▶ **Description of the task**
Restate word for word the entries below, starting with the line with "Qoltec Inteligentny dotykowy" and continuing through the line with "İşadamı çizilmiş iş sunma kullanma". Include both of those lines and no others.

▶ **Records**
************

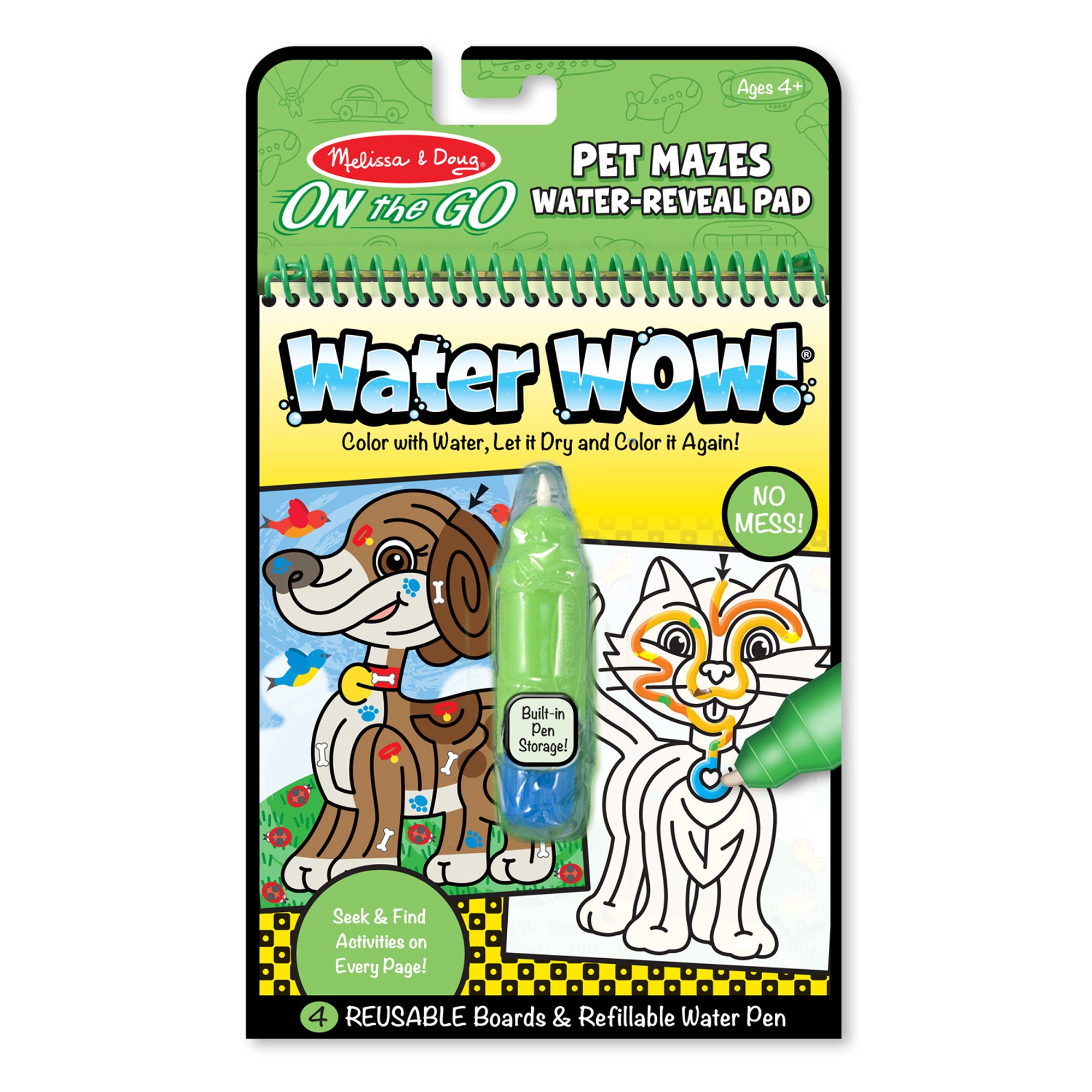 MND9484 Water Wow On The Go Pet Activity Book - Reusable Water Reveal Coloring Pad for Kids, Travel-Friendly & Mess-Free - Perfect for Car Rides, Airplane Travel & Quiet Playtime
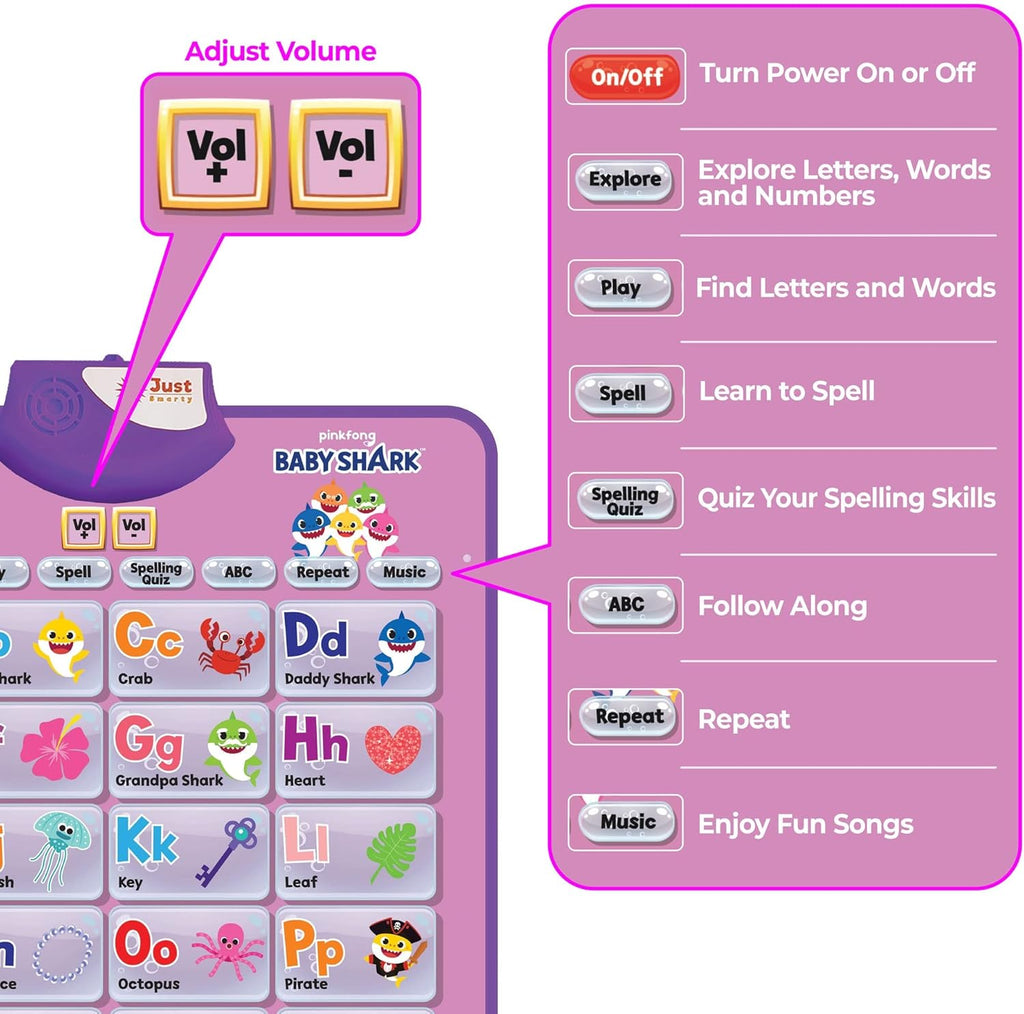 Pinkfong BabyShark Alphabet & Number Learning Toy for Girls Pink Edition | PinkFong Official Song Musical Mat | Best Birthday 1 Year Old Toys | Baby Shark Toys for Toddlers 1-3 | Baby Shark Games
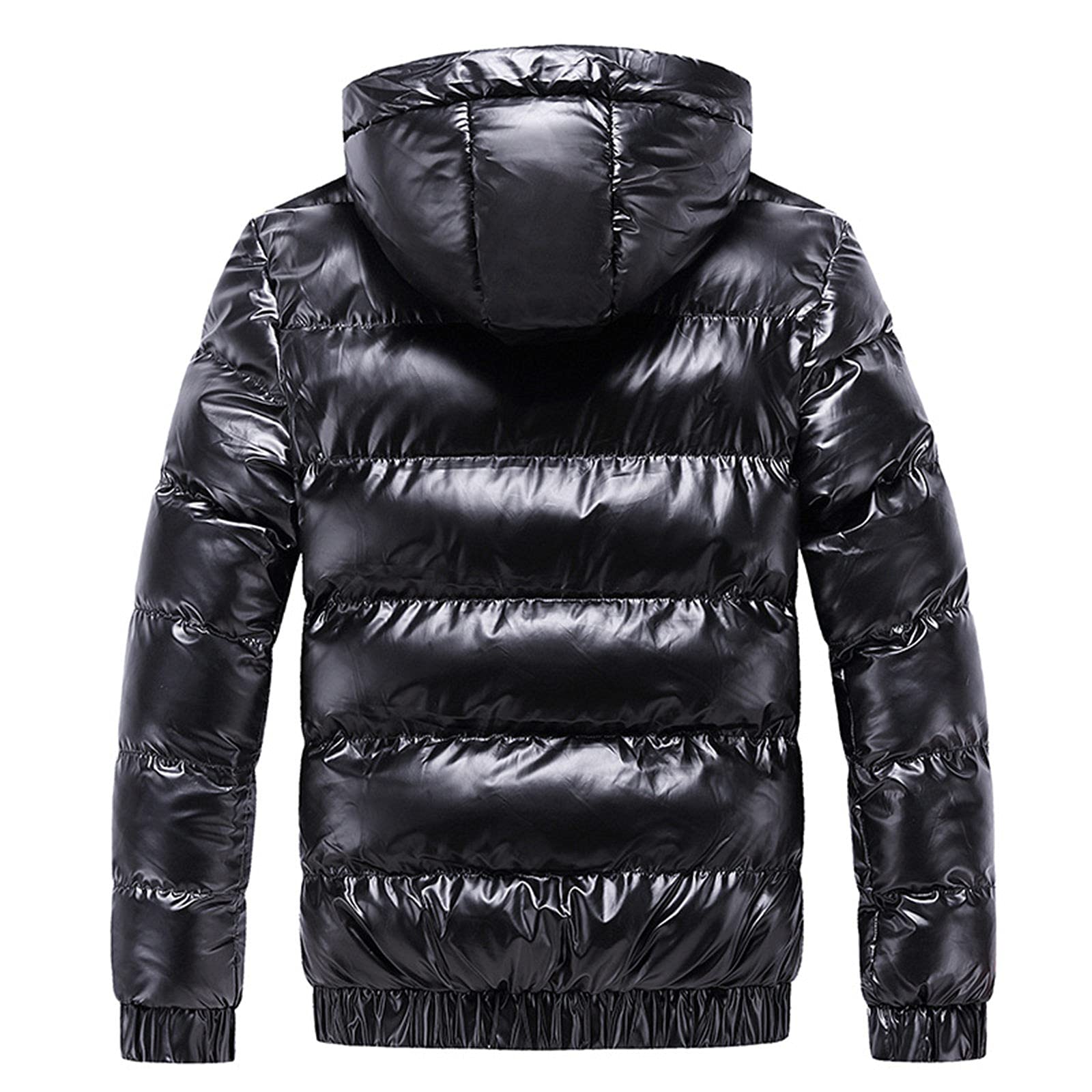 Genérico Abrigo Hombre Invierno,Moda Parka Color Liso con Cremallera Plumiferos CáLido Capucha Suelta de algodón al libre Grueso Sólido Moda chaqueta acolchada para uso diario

************

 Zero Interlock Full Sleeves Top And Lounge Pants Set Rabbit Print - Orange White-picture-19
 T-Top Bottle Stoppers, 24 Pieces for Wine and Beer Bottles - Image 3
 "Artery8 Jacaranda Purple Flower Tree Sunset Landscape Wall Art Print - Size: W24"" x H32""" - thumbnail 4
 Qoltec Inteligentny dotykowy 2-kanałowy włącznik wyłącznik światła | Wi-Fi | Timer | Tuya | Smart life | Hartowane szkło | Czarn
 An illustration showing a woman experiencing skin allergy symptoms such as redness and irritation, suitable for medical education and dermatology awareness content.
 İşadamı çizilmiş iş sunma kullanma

************

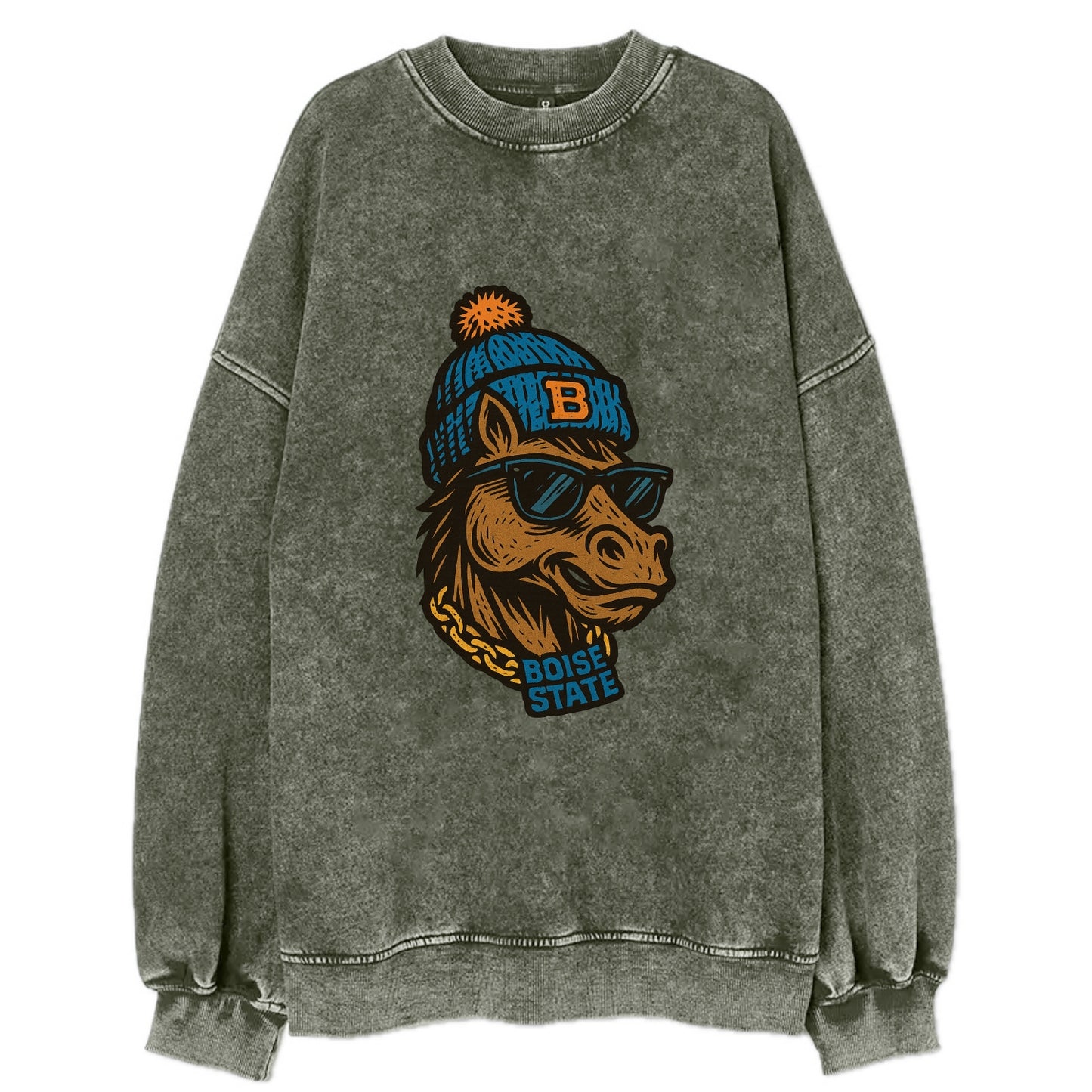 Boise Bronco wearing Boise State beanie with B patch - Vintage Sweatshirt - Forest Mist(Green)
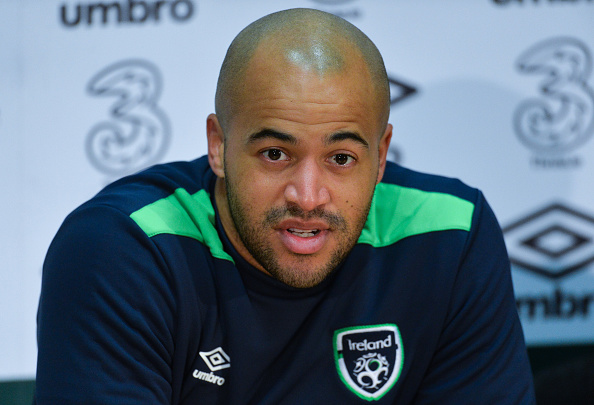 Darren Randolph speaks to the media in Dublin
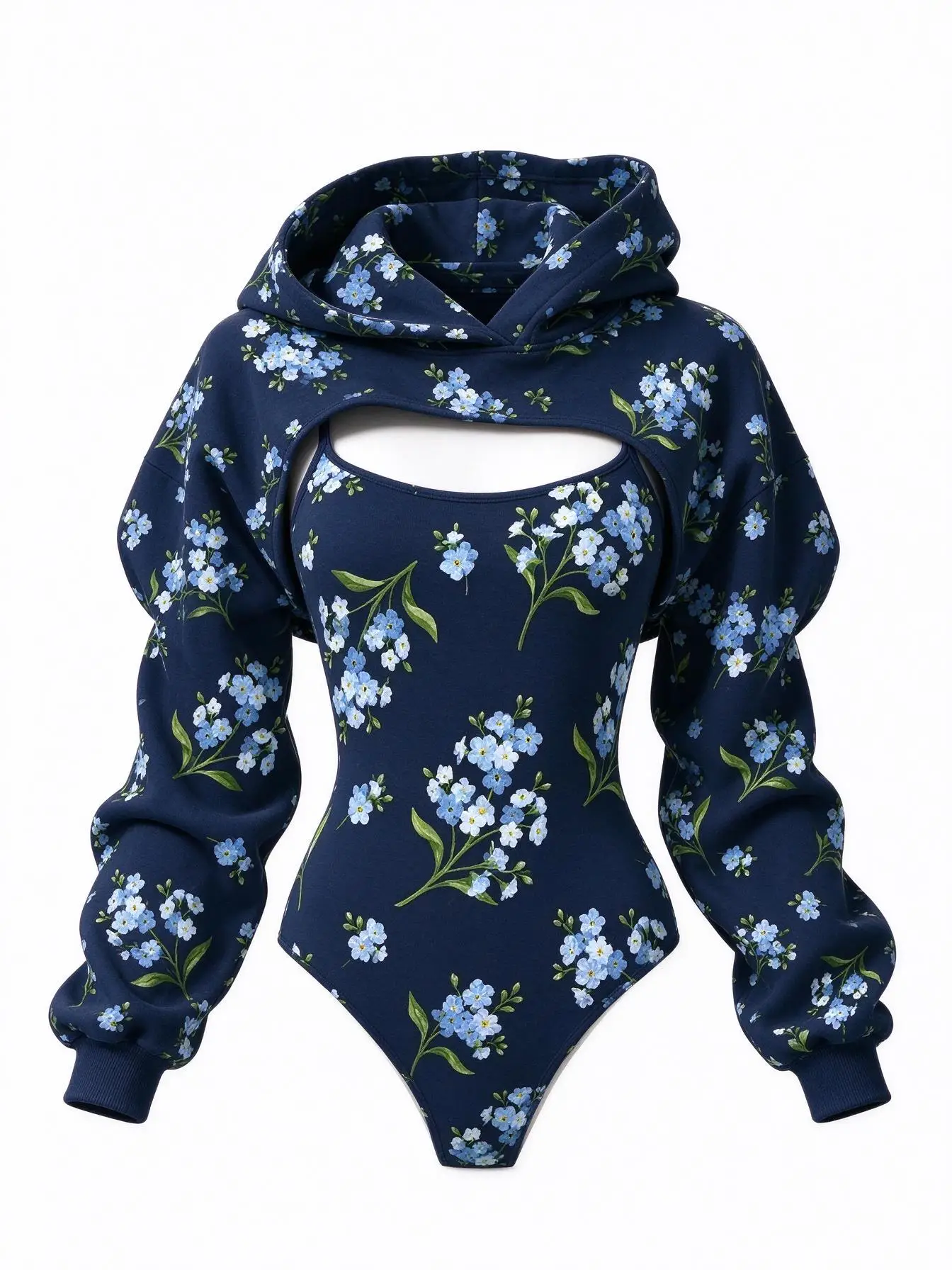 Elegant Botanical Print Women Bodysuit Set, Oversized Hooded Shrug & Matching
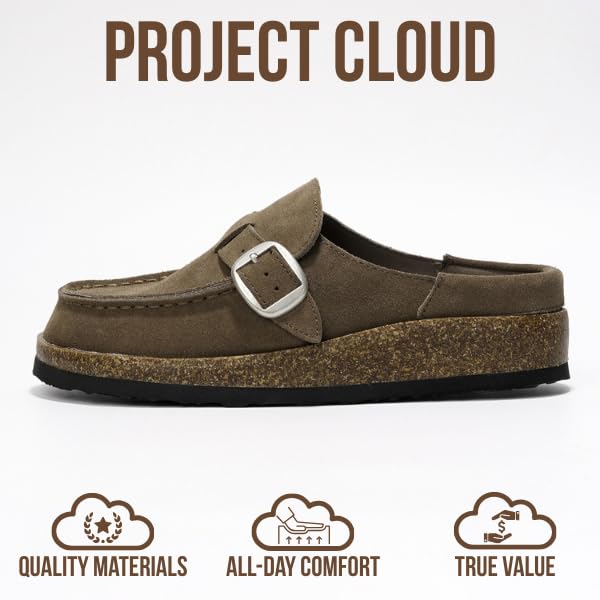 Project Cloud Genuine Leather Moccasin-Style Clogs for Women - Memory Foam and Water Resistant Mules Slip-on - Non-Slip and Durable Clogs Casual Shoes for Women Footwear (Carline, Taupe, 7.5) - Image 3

************

▶ **Result of the task**
 Qoltec Inteligentny dotykowy 2-kanałowy włącznik wyłącznik światła | Wi-Fi | Timer | Tuya | Smart life | Hartowane szkło | Czarn
 An illustration showing a woman experiencing skin allergy symptoms such as redness and irritation, suitable for medical education and dermatology awareness content.
 İşadamı çizilmiş iş sunma kullanma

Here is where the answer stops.